START TEXT SEGMENT
It is true that a living revocable trust does not need to pass through the probate administration process for distribution of the settlor or grantor’s assets.  However, it does NOT mean that the trust is immune to court involvement.  A settlor, grantor, trustee, trustee beneficiary or an heir of the settlor or grantor who was disinherited can drag the trust into court and contest its terms.  Generally, a trust can be contested for the same reasons that someone’s last will and testament can be contested.  A contestant to a trust contest is often seeking to set aside a trust or a trust amendment so that the assets may be distributed according to a will, intestate succession or an earlier trust.  The contestant may also look for the court to modify the terms of the trust itself.

WHO CAN CONTEST A TRUST?

The probate court “may intervene in the administration of a trust to the extent its jurisdiction is invoked by an interested person or as provided by law.”  MCL 700.7201(1).  Those “interested persons” include, but not necessarily limited to, the following:

  • The grantor or settlor of the revocable trust.
  • The current trustee(s) or trust director(s).
  • Qualified trust beneficiaries affected by the contestant’s claim for relief.
  • Holders of a power of appointment affected by the contestant’s claim for relief.
  • If the grantor or settlor is an incapacitated person, those persons entitled to be reasonably notified.
  • If necessary under the circumstances, the heirs and devisees of the grantor or settlor.
  • If there are no heirs or beneficiaries, the Attorney General’s office may have to be notified.

 

WHAT GROUNDS MAY A TRUST BE CONTESTED?
END TEXT SEGMENT
> WORK TO COMPLETE
In the text on trust contests, what statute is cited for the probate court's power to intervene in the administration of a trust? The entries that come next are separate material, unrelated to the text on trust contests.
START EXTRACTED MATERIAL
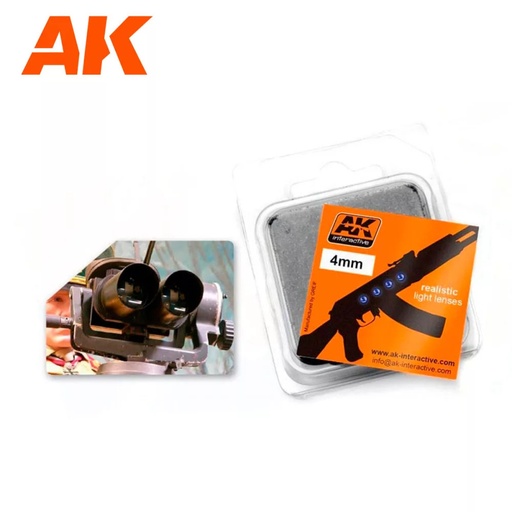 [AK227] Light Lenses - OPTIC COLOUR 4mm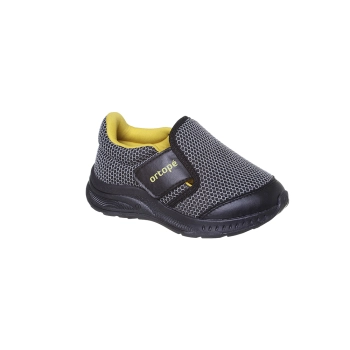 Tênis Infantil Masculino Ortopé DNA Flex Calce Fácil Preto Amarelo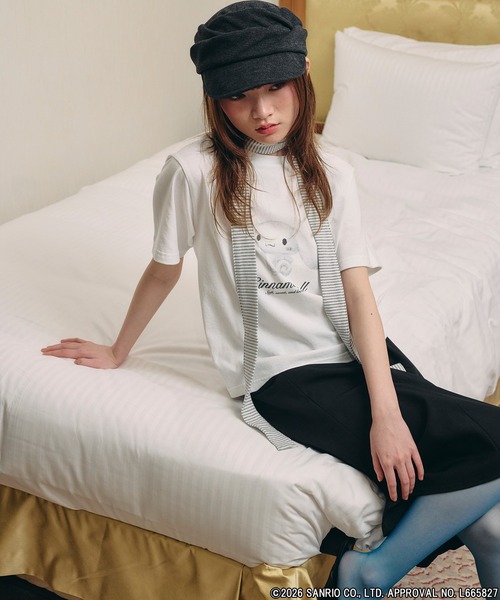 sanrio(サンリオ)の「【Unblend】【Sanrio characters/サンリオキャラクターズ】別注 アソート グラフィックプリント半袖Tシャツ(Tシャツ/カットソー・レディース・ブラック系/ブラック/ホワイト系/オフホワイト・FREE)」の12枚目の写真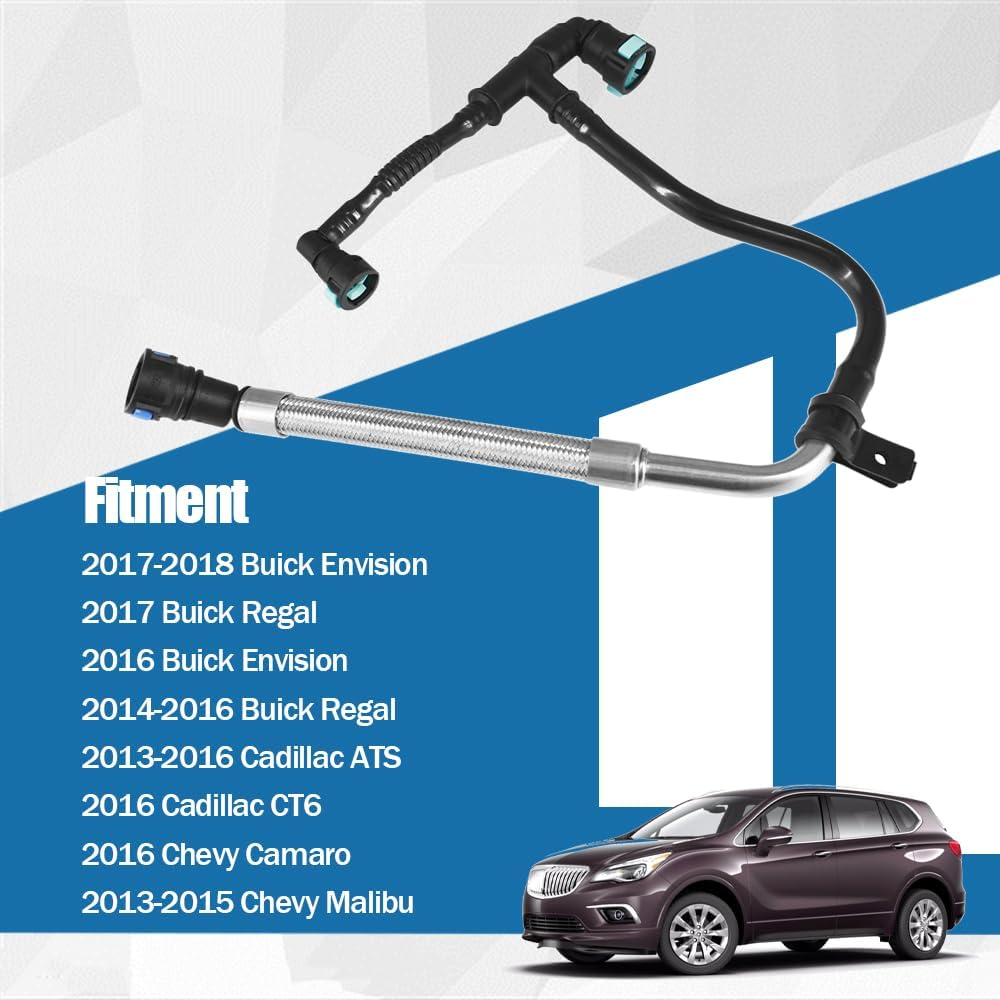 P-C-V Posi-tive Crankc-ase Ventil-ation Tube Fits for 2013-2018 Buick Envision Cadillac ATS Chevy Malibu Replaces 12673868 12654851 12662657 12633740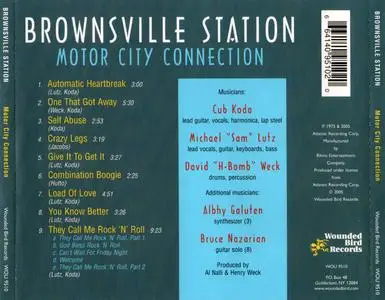 Brownsville Station - Motor City Connection (1975) {Wounded Bird Records WOU 9510 rel 2005}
END EXTRACTED MATERIAL
> EXPECTED ANSWER
MCL 700.7201(1)